━━━━━ Extracted text
What the heck, I think I’m going to get some Drinkle Balls this year.  I mean, what’s the worst thing that could happen?

Winter is Coming

Friends, danger is upon us. We are approaching that time of year when brother will turn against brother, sister will deceive sister, and strangers will come to fisticuffs over dwindling supplies of cherished treasure. There’s only one thing that can bring the madness in our society to such a fever pitch. Yes, my friends, I’m talking about holiday shopping.

Get those elbows ready for pushing people out of the way (I hear a sale on elbow pads starts today!) and start brushing up on your bob-and-weave coordination, it all kicks off today, Black Friday, and soon it will be followed by an all-out Christmas merchandise assault. I don’t know what it is about good deals, but it truly unleashes the beast in some people. Maybe it’s mob mentality that comes from being in large, billowing crowds of shoppers. It overtakes rational thought about how to treat your fellow Man and turns them into your worst adversary. Maybe it’s the pressure of finally get the perfect gift for someone you love. Maybe it’s knowing your friends will all be jealous of the fancy new TV/microwave/laptop you have without being any the wiser that you got it at 50% off, or maybe having the ability to pat oneself on the back over such an awesome deal is in fact part of it. Maybe it’s a mix of all these.
━━━━━━━━━━
━━━━━ Extracted data
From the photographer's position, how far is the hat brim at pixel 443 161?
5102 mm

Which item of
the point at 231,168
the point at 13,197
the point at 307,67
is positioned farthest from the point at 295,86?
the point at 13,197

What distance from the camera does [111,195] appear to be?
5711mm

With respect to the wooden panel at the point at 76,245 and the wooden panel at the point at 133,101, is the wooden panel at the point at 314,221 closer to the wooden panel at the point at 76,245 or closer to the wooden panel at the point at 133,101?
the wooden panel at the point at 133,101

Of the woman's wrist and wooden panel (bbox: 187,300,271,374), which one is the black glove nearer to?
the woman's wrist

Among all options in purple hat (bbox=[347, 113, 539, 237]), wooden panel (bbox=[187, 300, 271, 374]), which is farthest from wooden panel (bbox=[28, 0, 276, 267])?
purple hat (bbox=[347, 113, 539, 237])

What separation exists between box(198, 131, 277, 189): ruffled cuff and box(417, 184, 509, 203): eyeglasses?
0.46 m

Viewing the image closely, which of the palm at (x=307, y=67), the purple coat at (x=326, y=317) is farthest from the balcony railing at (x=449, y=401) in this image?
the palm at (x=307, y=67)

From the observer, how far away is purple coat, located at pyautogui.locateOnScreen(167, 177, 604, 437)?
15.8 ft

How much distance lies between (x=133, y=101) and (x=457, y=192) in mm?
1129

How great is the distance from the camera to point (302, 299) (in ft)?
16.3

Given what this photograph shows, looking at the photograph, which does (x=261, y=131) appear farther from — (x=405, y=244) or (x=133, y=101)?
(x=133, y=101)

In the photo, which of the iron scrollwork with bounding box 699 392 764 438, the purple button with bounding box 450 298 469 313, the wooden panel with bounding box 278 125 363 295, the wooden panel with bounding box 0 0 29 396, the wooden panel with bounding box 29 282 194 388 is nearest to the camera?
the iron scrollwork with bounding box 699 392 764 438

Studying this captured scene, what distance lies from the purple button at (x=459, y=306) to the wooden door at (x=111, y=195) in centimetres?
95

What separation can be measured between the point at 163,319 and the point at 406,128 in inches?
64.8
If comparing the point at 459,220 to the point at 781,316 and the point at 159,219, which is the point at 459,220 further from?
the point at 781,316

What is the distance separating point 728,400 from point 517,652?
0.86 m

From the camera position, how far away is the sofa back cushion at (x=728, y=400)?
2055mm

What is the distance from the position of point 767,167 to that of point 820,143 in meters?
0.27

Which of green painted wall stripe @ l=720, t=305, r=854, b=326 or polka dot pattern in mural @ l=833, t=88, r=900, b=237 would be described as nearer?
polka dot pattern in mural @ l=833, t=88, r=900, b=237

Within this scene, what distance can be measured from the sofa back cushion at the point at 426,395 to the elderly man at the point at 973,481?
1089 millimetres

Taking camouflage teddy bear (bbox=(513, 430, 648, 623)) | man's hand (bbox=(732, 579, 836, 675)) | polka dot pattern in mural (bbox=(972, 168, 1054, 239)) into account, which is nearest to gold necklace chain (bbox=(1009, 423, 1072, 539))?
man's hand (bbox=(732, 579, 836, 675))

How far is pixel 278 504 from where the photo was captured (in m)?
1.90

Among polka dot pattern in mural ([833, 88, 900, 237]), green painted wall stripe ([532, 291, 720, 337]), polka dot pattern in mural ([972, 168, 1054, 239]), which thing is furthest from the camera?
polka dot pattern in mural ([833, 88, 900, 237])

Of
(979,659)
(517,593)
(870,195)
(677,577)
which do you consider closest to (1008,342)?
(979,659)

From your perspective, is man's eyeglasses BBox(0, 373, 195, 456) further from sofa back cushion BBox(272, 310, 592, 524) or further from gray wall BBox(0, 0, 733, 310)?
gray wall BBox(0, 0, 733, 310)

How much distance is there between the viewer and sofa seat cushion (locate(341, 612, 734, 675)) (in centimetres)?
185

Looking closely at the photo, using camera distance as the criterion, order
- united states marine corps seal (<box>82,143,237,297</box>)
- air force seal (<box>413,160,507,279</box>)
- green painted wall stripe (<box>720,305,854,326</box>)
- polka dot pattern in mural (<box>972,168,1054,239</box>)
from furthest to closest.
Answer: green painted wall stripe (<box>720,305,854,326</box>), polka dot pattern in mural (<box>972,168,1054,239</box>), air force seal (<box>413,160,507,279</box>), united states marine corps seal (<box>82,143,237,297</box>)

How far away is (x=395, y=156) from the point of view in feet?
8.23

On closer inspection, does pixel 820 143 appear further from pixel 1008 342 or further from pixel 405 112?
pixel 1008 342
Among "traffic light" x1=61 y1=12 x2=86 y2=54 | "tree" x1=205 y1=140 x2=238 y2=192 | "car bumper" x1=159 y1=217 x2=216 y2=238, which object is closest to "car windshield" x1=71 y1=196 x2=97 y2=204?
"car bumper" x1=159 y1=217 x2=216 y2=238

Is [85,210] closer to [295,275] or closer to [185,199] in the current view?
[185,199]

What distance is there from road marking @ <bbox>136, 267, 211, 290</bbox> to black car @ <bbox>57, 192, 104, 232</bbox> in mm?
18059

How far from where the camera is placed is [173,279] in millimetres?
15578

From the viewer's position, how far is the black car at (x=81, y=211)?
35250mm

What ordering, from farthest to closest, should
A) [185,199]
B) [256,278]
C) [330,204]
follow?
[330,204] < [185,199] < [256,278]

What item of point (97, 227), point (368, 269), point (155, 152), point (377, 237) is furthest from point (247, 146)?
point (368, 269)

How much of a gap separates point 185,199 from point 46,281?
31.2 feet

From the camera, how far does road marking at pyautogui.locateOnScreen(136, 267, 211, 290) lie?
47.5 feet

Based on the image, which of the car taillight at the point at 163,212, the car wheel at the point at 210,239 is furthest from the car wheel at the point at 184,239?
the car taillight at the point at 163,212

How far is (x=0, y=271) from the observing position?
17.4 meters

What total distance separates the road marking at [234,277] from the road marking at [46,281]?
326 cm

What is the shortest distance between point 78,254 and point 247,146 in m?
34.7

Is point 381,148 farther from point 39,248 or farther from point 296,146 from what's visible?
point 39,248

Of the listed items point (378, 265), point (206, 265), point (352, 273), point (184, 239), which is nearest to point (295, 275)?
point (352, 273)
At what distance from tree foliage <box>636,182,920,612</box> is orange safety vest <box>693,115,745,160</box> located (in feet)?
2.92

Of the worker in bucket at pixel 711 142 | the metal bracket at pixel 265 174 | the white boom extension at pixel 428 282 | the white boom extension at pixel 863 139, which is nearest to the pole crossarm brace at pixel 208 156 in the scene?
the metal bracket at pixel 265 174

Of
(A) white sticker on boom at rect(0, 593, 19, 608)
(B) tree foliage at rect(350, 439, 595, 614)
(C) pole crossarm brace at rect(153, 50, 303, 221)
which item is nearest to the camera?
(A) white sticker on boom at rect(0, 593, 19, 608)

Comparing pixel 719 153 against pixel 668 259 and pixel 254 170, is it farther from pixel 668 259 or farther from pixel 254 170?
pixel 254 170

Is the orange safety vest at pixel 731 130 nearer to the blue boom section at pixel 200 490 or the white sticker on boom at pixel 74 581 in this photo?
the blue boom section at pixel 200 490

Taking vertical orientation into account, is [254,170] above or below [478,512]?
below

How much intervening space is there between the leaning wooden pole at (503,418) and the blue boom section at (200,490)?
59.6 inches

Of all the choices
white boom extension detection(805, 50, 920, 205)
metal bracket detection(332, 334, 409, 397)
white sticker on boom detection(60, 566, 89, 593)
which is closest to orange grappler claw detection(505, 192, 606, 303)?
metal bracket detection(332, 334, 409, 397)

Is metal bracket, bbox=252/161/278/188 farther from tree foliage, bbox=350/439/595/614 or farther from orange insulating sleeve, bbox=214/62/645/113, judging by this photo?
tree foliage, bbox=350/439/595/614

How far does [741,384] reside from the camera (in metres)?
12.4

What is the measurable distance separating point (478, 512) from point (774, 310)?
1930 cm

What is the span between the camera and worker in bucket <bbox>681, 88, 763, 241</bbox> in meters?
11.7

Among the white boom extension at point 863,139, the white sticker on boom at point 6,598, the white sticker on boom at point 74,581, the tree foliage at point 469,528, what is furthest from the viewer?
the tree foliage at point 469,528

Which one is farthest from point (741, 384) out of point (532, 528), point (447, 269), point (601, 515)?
━━━━━━━━━━
Task list
#1 Copy out the part of the holiday shopping post that begins at the words "Friends, danger is" and stops after "about holiday shopping.".
#2 Sum up the holiday shopping post in two sentences.
#3 Continue the holiday shopping post from its last sentence.
The rows have nothing to do with any of this.

Activity answers
#1
Friends, danger is upon us. We are approaching that time of year when brother will turn against brother, sister will deceive sister, and strangers will come to fisticuffs over dwindling supplies of cherished treasure. There’s only one thing that can bring the madness in our society to such a fever pitch. Yes, my friends, I’m talking about holiday shopping.

#2 The writer warns that holiday shopping, which kicks off on Black Friday, turns people against each other as they fight over deals. The post offers possible reasons why good deals unleash the beast in shoppers: mob mentality in big crowds, pressure to find the perfect gift, or wanting friends to be jealous of a new purchase and to feel proud of the bargain.

#3
All I know is that people who are out and about doing holiday shopping will get downright mean if their mission is slowed down in any way, even by their own kids. On many an occasion I’ve seen seemingly normal parents threaten their children with the promise that Santa will skip over their house Christmas morning if they even think about throwing a hissy-fit in the middle of the store. If I could relive my kids’ childhood, I personally would’ve used the Krampus threat a lot more than I did…that’s the kind of thing that gets kids to sit up and listen.

I’m not sure who I feel for more when I see these parental showdowns in the middle of a jam-packed store…the exasperated parent driven to Santa-related threats, or the kids for throwing the fit in the first place (or at least those kids where you can tell it’s due to stress and being seriously over-tired). Okay, well, that’s actually an easy one…I feel for the strangers having to deal with both of them when all they want is to make it through the crowds to get their paper towels and toilet paper in peace.

Thank goodness I’m not a child (at least not age-wise anyway). I’ve lost my shit MANY times at the mall and would be a permanent name on Santa’s blacklist if the “no visit for you” rules applied to me. Don’t roll your eyes at me. I may be on the no-fly list for Santa’s sleigh, but it’s for entirely different reasons.

In fact, kids have it pretty good, don’t they? They can get away with a fairly good amount before they face any real consequences. But if one of us so-called “adults” yells and screams and stomps our feet in the middle of a store (maybe even knock over a display or two), all of a sudden here comes security to take us to grown-up timeout, which trust me, doesn’t involve cookies and milk afterwards.

I guess that’s what really separates adults from children. We ALL want to bitch and moan, but adults have learned how to keep all of that inside for the sake of appearances, ulcers and migraines notwithstanding.  Most of the time at least. If there’s ever a time when the rage might be too much to control, it’s in these next couple months. So, please, be careful out there. Winter is coming.